> **SELECTED PASSAGE**
▬▬▬▬▬▬▬▬▬▬

Single by Arctic Monkeys

from the album AM
- B-side: "You're So Dark"
- Released: 9 December 2013
- Recorded: Sage & Sound Recording, Los Angeles, California; Rancho De La Luna, Joshua Tree, California, Sputnik Sound, Nashville, Tennessee;
- Genre: Alternative rock; blues rock; R&B;
- Length: 3:26
- Label: Domino
- Composers: Jamie Cook; Matt Helders; Nick O'Malley; Alex Turner;
- Lyricist: Alex Turner
- Producer: James Ford;

Arctic Monkeys singles chronology
| "Why'd You Only Call Me When You're High?" (2013) | "One for the Road" (2013) | "Arabella" (2014) |

Music video
- "One for the Road" on YouTube

= One for the Road (song) =

"One for the Road" is a song by English band Arctic Monkeys from their fifth studio album, AM.
It was released on 9 December 2013 as the fourth single from the album. The single is available in the 7" vinyl format, and as a digital download, and features a B-side titled "You're So Dark". On 6 December 2013, Arctic Monkeys released the B-side's official audio track onto YouTube.

==Music and composition==
"One for the Road" is a rock song with R&B influences. Featuring backing vocals from rock musician and Humbug producer Josh Homme, the song also features influences from Homme's band, Queens of the Stone Age. The song starts with high-pitched "woo" sounds performed by drummer Matt Helders and continues with "a bluesy chunky riff" and "Americana-tinged rockabilly twang."

▬▬▬▬▬▬▬▬▬▬

(Extracted page text data)
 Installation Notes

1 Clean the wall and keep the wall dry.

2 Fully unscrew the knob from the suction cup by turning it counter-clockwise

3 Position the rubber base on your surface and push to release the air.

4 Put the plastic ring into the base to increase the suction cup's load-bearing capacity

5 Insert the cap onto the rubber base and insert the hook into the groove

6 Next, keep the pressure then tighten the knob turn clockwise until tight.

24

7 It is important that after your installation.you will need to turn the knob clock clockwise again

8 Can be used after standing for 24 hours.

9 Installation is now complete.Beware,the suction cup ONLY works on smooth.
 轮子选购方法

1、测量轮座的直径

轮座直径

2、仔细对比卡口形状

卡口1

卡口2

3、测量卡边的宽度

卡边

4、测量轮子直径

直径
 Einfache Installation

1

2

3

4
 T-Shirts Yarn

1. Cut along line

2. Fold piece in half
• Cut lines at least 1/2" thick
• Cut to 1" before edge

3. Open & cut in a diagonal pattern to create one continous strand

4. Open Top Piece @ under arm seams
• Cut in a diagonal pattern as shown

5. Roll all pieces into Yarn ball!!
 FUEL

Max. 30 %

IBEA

▬▬▬▬▬▬▬▬▬▬

> **INSTRUCTIONS**
(a) Answer these questions from the "One for the Road" song article:
(i) What is the title of the single's B-side?
(ii) Who is listed as the producer?
(iii) Who performs the high-pitched "woo" sounds at the start of the song?
(b) Please carry on the "One for the Road" song article from its last sentence.
These records have no connection to the article on the song.

> **TASK-BY-TASK RESULTS**
(a)
(i) "You're So Dark"
(ii) James Ford
(iii) Drummer Matt Helders

(b)
==Music video==
A music video for the song, filmed in Mendota, Illinois, was released on 23 October 2013. It was shot in black-and-white, and directed by Focus Creeps, with whom the band previously worked on several videos in 2011 and 2012, including the NME Award-winning video for "R U Mine?". The video shows Arctic Monkeys guitarist Jamie Cook driving tractors in three-piece suits, the band striking poses in a cornfield, and a party featuring models and fireworks.

On the video, Aaron Brown of Focus Creeps said: "It's really just a remake of "R U Mine?", but on a hi-fi camera, but then they have these lo-fi cars, which are tractors."

==Track listing==

7", digital download
| No. | Title | Length |
|---|---|---|
| 1. | "One for the Road" | 3:26 |
| 2. | "You're So Dark" | 3:02 |

==Personnel==
- Arctic Monkeys
- Alex Turner
- Jamie Cook
- Nick O'Malley
- Matt Helders

- Additional personnel
- James Ford – production, keyboards
- Josh Homme – backing vocals (track 1)
- Ross Orton – co-production
- Ian Shea – engineering
- Tchad Blake – mixing
- Brian Lucey – mastering

==Charts==

| Chart (2013) | Peak position |
|---|---|
| Belgium (Ultratip Bubbling Under Flanders) | 76 |
| UK Singles (Official Charts Company) | 112 |
| UK Indie (Official Charts) | 14 |

==Certifications==

| Region | Certification | Certified units/sales |
| Canada (Music Canada) | Gold | 40,000^{‡} |
| New Zealand (RMNZ) | Gold | 15,000^{‡} |
| United Kingdom (BPI) | Platinum | 600,000^{‡} |
| United States (RIAA) | Gold | 500,000^{‡} |
^{‡} Sales+streaming figures based on certification alone.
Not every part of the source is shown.